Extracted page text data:
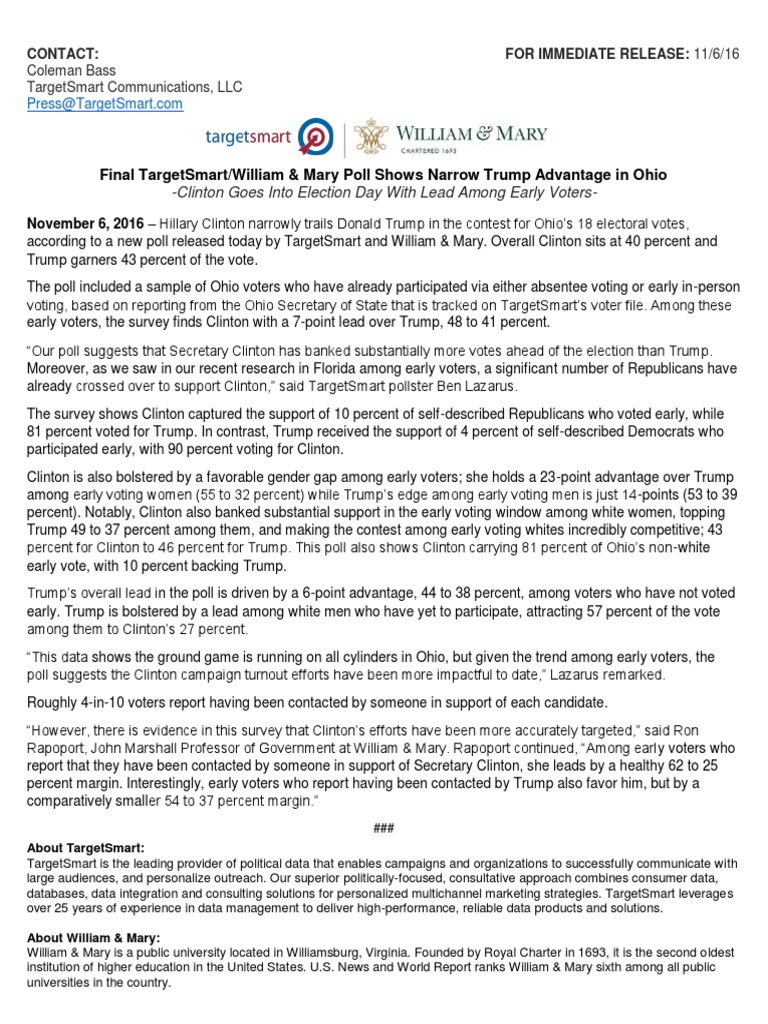 CONTACT:
Coleman Bass
TargetSmart Communications, LLC
Press@TargetSmart.com

FOR IMMEDIATE RELEASE: 11/6/16

targetsmart | WILLIAM & MARY
CHARTERED 1693

Final TargetSmart/William & Mary Poll Shows Narrow Trump Advantage in Ohio
-Clinton Goes Into Election Day With Lead Among Early Voters-

November 6, 2016 – Hillary Clinton narrowly trails Donald Trump in the contest for Ohio's 18 electoral votes, according to a new poll released today by TargetSmart and William & Mary. Overall Clinton sits at 40 percent and Trump garners 43 percent of the vote.

The poll included a sample of Ohio voters who have already participated via either absentee voting or early in-person voting, based on reporting from the Ohio Secretary of State that is tracked on TargetSmart's voter file. Among these early voters, the survey finds Clinton with a 7-point lead over Trump, 48 to 41 percent.

"Our poll suggests that Secretary Clinton has banked substantially more votes ahead of the election than Trump. Moreover, as we saw in our recent research in Florida among early voters, a significant number of Republicans have already crossed over to support Clinton," said TargetSmart pollster Ben Lazarus.

The survey shows Clinton captured the support of 10 percent of self-described Republicans who voted early, while 81 percent voted for Trump. In contrast, Trump received the support of 4 percent of self-described Democrats who participated early, with 90 percent voting for Clinton.

Clinton is also bolstered by a favorable gender gap among early voters; she holds a 23-point advantage over Trump among early voting women (55 to 32 percent) while Trump's edge among early voting men is just 14-points (53 to 39 percent). Notably, Clinton also banked substantial support in the early voting window among white women, topping Trump 49 to 37 percent among them, and making the contest among early voting whites incredibly competitive; 43 percent for Clinton to 46 percent for Trump. This poll also shows Clinton carrying 81 percent of Ohio's non-white early vote, with 10 percent backing Trump.

Trump's overall lead in the poll is driven by a 6-point advantage, 44 to 38 percent, among voters who have not voted early. Trump is bolstered by a lead among white men who have yet to participate, attracting 57 percent of the vote among them to Clinton's 27 percent.

"This data shows the ground game is running on all cylinders in Ohio, but given the trend among early voters, the poll suggests the Clinton campaign turnout efforts have been more impactful to date," Lazarus remarked.

Roughly 4-in-10 voters report having been contacted by someone in support of each candidate.

"However, there is evidence in this survey that Clinton's efforts have been more accurately targeted," said Ron Rapoport, John Marshall Professor of Government at William & Mary. Rapoport continued, "Among early voters who report that they have been contacted by someone in support of Secretary Clinton, she leads by a healthy 62 to 25 percent margin. Interestingly, early voters who report having been contacted by Trump also favor him, but by a comparatively smaller 54 to 37 percent margin."

###

About TargetSmart:
TargetSmart is the leading provider of political data that enables campaigns and organizations to successfully communicate with large audiences, and personalize outreach. Our superior politically-focused, consultative approach combines consumer data, databases, data integration and consulting solutions for personalized multichannel marketing strategies. TargetSmart leverages over 25 years of experience in data management to deliver high-performance, reliable data products and solutions.

About William & Mary:
William & Mary is a public university located in Williamsburg, Virginia. Founded by Royal Charter in 1693, it is the second oldest institution of higher education in the United States. U.S. News and World Report ranks William & Mary sixth among all public universities in the country.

Work to be completed: State how many lines in the entries hold "Republicans". Nothing should come before or after the number.

Result: 2